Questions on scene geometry

START

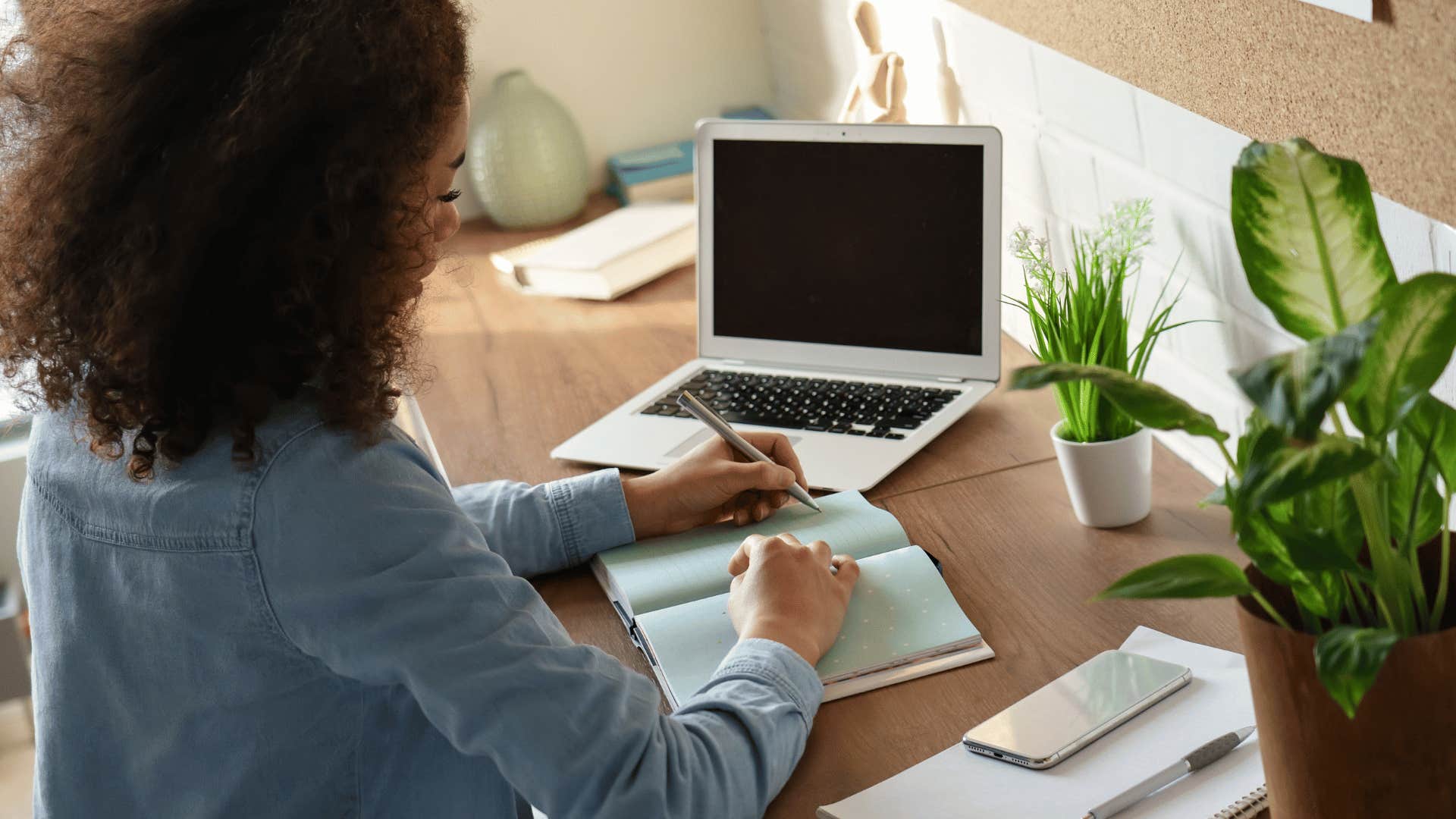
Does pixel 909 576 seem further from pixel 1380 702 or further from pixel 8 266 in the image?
pixel 8 266

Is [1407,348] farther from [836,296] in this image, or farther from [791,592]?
[836,296]

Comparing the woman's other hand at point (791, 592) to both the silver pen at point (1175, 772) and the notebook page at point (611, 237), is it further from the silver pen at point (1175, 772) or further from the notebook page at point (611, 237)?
the notebook page at point (611, 237)

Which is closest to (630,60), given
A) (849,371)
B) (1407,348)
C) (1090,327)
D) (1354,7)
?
(849,371)

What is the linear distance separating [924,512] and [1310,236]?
0.58 metres

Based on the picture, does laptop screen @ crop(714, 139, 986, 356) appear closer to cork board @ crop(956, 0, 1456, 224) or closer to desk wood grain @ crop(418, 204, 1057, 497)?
desk wood grain @ crop(418, 204, 1057, 497)

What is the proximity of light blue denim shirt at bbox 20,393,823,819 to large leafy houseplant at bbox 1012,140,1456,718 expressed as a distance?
0.31 meters

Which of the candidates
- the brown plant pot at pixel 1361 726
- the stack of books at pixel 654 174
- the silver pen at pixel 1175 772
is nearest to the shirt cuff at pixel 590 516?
the silver pen at pixel 1175 772

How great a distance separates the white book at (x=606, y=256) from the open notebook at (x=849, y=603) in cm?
72

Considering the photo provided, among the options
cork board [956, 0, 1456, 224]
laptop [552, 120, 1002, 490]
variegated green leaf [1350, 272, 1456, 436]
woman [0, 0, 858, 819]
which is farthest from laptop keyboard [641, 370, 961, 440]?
variegated green leaf [1350, 272, 1456, 436]

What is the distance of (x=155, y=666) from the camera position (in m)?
0.80

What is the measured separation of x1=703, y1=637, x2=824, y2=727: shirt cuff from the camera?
855 mm

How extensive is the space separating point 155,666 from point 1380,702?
652 millimetres

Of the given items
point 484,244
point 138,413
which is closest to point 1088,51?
point 138,413

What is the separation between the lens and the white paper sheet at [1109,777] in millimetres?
750
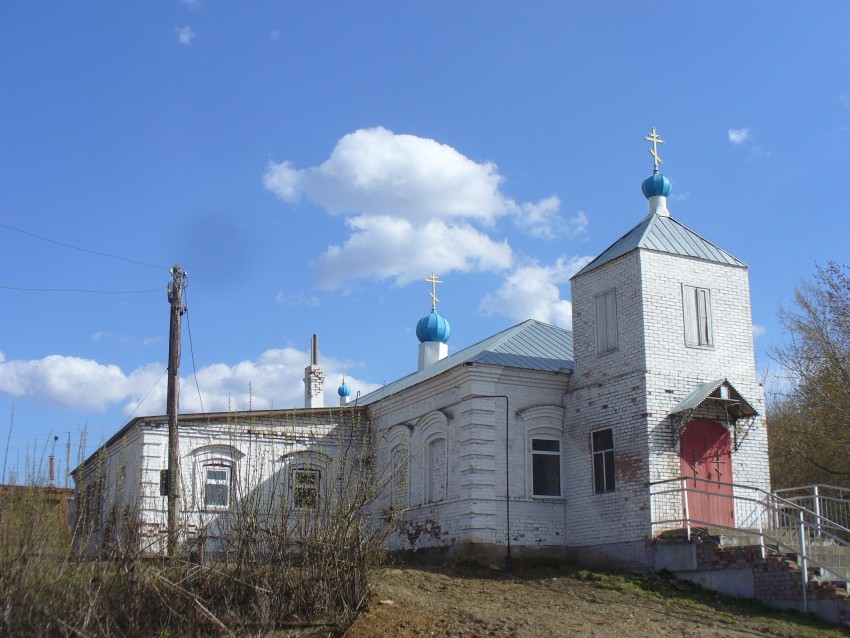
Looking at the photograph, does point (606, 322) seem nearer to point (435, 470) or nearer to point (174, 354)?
point (435, 470)

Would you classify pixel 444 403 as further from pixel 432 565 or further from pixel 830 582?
pixel 830 582

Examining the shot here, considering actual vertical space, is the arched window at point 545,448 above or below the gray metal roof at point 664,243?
below

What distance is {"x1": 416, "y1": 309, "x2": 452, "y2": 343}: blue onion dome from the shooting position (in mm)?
27078

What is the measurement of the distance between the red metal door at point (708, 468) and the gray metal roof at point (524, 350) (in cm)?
320

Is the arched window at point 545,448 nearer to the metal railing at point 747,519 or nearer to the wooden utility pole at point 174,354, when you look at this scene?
the metal railing at point 747,519

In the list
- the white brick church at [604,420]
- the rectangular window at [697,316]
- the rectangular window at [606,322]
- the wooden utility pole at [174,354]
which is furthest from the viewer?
the rectangular window at [606,322]

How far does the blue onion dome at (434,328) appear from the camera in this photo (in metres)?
27.1

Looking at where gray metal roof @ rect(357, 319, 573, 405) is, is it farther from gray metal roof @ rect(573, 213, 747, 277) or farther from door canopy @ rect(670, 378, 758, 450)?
door canopy @ rect(670, 378, 758, 450)

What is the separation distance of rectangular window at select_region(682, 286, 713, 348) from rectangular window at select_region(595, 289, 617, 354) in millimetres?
1297

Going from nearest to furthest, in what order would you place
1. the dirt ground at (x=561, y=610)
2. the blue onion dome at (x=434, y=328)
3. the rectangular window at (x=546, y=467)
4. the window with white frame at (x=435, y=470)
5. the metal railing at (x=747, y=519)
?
the dirt ground at (x=561, y=610), the metal railing at (x=747, y=519), the rectangular window at (x=546, y=467), the window with white frame at (x=435, y=470), the blue onion dome at (x=434, y=328)

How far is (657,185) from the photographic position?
65.1 feet

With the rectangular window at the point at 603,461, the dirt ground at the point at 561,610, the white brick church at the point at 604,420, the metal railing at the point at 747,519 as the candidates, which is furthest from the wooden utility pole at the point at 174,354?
the metal railing at the point at 747,519

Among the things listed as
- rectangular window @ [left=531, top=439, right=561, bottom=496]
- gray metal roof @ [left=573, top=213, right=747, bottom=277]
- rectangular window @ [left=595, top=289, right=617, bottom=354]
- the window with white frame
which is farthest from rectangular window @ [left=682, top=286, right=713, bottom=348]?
the window with white frame

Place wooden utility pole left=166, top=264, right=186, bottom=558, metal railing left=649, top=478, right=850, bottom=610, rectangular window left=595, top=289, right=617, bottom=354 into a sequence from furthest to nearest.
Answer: rectangular window left=595, top=289, right=617, bottom=354
wooden utility pole left=166, top=264, right=186, bottom=558
metal railing left=649, top=478, right=850, bottom=610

END

WORK TO COMPLETE: Please rewrite the items above, swapping each "closest" for "nearest" and keeping everything else unchanged. Omit the pictures from your answer.

REPLY:
Does pixel 909 576 seem further from pixel 1380 702 or further from pixel 8 266 in the image?
pixel 8 266

Is [1407,348] farther from [836,296] in this image, or farther from [791,592]?
[836,296]

Comparing the woman's other hand at point (791, 592) to both the silver pen at point (1175, 772) and the notebook page at point (611, 237), is it further from the silver pen at point (1175, 772) or further from the notebook page at point (611, 237)?
the notebook page at point (611, 237)

Which is nearest to (630,60), given
A) (849,371)
B) (1407,348)
C) (1090,327)
D) (1354,7)
?
(849,371)

What is the linear distance separating [924,512] and [1310,236]?
0.58 metres

Based on the picture, does laptop screen @ crop(714, 139, 986, 356) appear closer to cork board @ crop(956, 0, 1456, 224) or closer to desk wood grain @ crop(418, 204, 1057, 497)?
desk wood grain @ crop(418, 204, 1057, 497)

What is the proximity of light blue denim shirt at bbox 20,393,823,819 to large leafy houseplant at bbox 1012,140,1456,718 expressed as a distance?
0.31 meters

Which of the candidates
- the brown plant pot at pixel 1361 726
- the stack of books at pixel 654 174
- the silver pen at pixel 1175 772
is nearest to the shirt cuff at pixel 590 516?
the silver pen at pixel 1175 772

How great a distance separates the white book at (x=606, y=256) from the open notebook at (x=849, y=603) in cm?
72

Considering the photo provided, among the options
cork board [956, 0, 1456, 224]
laptop [552, 120, 1002, 490]
variegated green leaf [1350, 272, 1456, 436]
woman [0, 0, 858, 819]
which is farthest from laptop keyboard [641, 370, 961, 440]?
variegated green leaf [1350, 272, 1456, 436]

What is the distance of (x=155, y=666) from the camera position (in m)?
0.80

What is the measured separation of x1=703, y1=637, x2=824, y2=727: shirt cuff from the camera?
855 mm

How extensive is the space separating point 155,666 from point 1380,702?
652 millimetres

Of the given items
point 484,244
point 138,413
which is nearest to point 1088,51?
point 138,413

What is the separation between the lens and the white paper sheet at [1109,777] in millimetres?
750
Looking at the photograph, does point (606, 322) seem nearer to point (435, 470) or nearer to point (174, 354)?
point (435, 470)

Would you classify pixel 444 403 as further from pixel 432 565 or further from pixel 830 582?
pixel 830 582

Examining the shot here, considering actual vertical space, is the arched window at point 545,448 above or below the gray metal roof at point 664,243?
below

What distance is {"x1": 416, "y1": 309, "x2": 452, "y2": 343}: blue onion dome from the shooting position (in mm)?
27078

What is the measurement of the distance between the red metal door at point (708, 468) and the gray metal roof at point (524, 350) (in cm)?
320

Is the arched window at point 545,448 nearer to the metal railing at point 747,519 or nearer to the wooden utility pole at point 174,354, when you look at this scene?
the metal railing at point 747,519

In the list
- the white brick church at [604,420]
- the rectangular window at [697,316]
- the rectangular window at [606,322]
- the wooden utility pole at [174,354]
which is furthest from the viewer?
the rectangular window at [606,322]

How far does the blue onion dome at (434,328) appear from the camera in this photo (in metres)?
27.1

Looking at where gray metal roof @ rect(357, 319, 573, 405) is, is it farther from gray metal roof @ rect(573, 213, 747, 277) or farther from door canopy @ rect(670, 378, 758, 450)?
door canopy @ rect(670, 378, 758, 450)

What is the separation distance of rectangular window at select_region(682, 286, 713, 348) from rectangular window at select_region(595, 289, 617, 354) in millimetres?
1297

Going from nearest to furthest, in what order would you place
1. the dirt ground at (x=561, y=610)
2. the blue onion dome at (x=434, y=328)
3. the rectangular window at (x=546, y=467)
4. the window with white frame at (x=435, y=470)
5. the metal railing at (x=747, y=519)
?
the dirt ground at (x=561, y=610), the metal railing at (x=747, y=519), the rectangular window at (x=546, y=467), the window with white frame at (x=435, y=470), the blue onion dome at (x=434, y=328)

How far is (657,185) from the photographic position?
65.1 feet

With the rectangular window at the point at 603,461, the dirt ground at the point at 561,610, the white brick church at the point at 604,420, the metal railing at the point at 747,519 as the candidates, which is furthest from the wooden utility pole at the point at 174,354?
the metal railing at the point at 747,519

Among the things listed as
- rectangular window @ [left=531, top=439, right=561, bottom=496]
- gray metal roof @ [left=573, top=213, right=747, bottom=277]
- rectangular window @ [left=595, top=289, right=617, bottom=354]
- the window with white frame
which is farthest from rectangular window @ [left=682, top=286, right=713, bottom=348]?
the window with white frame

Place wooden utility pole left=166, top=264, right=186, bottom=558, metal railing left=649, top=478, right=850, bottom=610, rectangular window left=595, top=289, right=617, bottom=354 into a sequence from furthest to nearest.
Answer: rectangular window left=595, top=289, right=617, bottom=354
wooden utility pole left=166, top=264, right=186, bottom=558
metal railing left=649, top=478, right=850, bottom=610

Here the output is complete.